Kış mevsiminde soğuk hava, karlı ve buzlu yolların daha fazla düşmeye, dolayısıyla daha fazla omurga, kalça, omuz ve el bileği çevresi kırıkları görüldüğünü belirterek, "Kemiklerin kırılmalara karşı direnç geliştirebilmesi için kemiğin etrafındaki kas dokusunun ve sinir sisteminin de güçlü olması gerekir. Ayrıca güneş ışığı eksikliği ve daha az aktivite de daha kırılgan kemiklere yol açar. D vitamini ve kalsiyum takviyesi ile birlikte düşük tempolu düzenli egzersizler kemik sağlığı ve osteoporotik kırıkların önlenmesi için kritik öneme sahiptir" ifadelerini kullandı.

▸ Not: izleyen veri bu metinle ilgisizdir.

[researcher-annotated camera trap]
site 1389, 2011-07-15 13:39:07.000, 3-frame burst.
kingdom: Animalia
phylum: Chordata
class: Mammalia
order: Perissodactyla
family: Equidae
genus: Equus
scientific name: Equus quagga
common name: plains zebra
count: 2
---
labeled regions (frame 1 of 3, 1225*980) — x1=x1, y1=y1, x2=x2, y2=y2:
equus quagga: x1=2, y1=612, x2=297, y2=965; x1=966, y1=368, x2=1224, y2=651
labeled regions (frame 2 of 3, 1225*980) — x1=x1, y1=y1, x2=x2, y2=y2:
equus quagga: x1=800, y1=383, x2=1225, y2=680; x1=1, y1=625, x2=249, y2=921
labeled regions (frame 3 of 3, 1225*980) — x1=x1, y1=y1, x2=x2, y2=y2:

Ciddi problemlere yol açabilecek bu kırıklardan kemiklerin güçlü ve sağlıklı olmasını sağlayarak korunulabileceğinin altını çizen Doç. Dr. Aşcı, bunun için yapılması gerekenleri şöyle sıraladı:
"Kalsiyum ve proteinden zengin düzenli beslenme, günlük düzenli egzersiz ve spor alışkanlığı, yeterli güneş ışığı alımı, D vitamini eksikliğinin giderilmesi, menopoz sonrası kemik yoğunluk ölçümlerinin düzenli yapılması, doktor kontrolünde uygun osteoporoz tedavisi."
Doç. Dr. Aşcı ayrıca, kemik yoğunluğunu azaltması ve kırıkların iyileşmesini geciktirmesi nedeniyle sigara içmenin de osteoporozu olumsuz etkilediğini söyledi.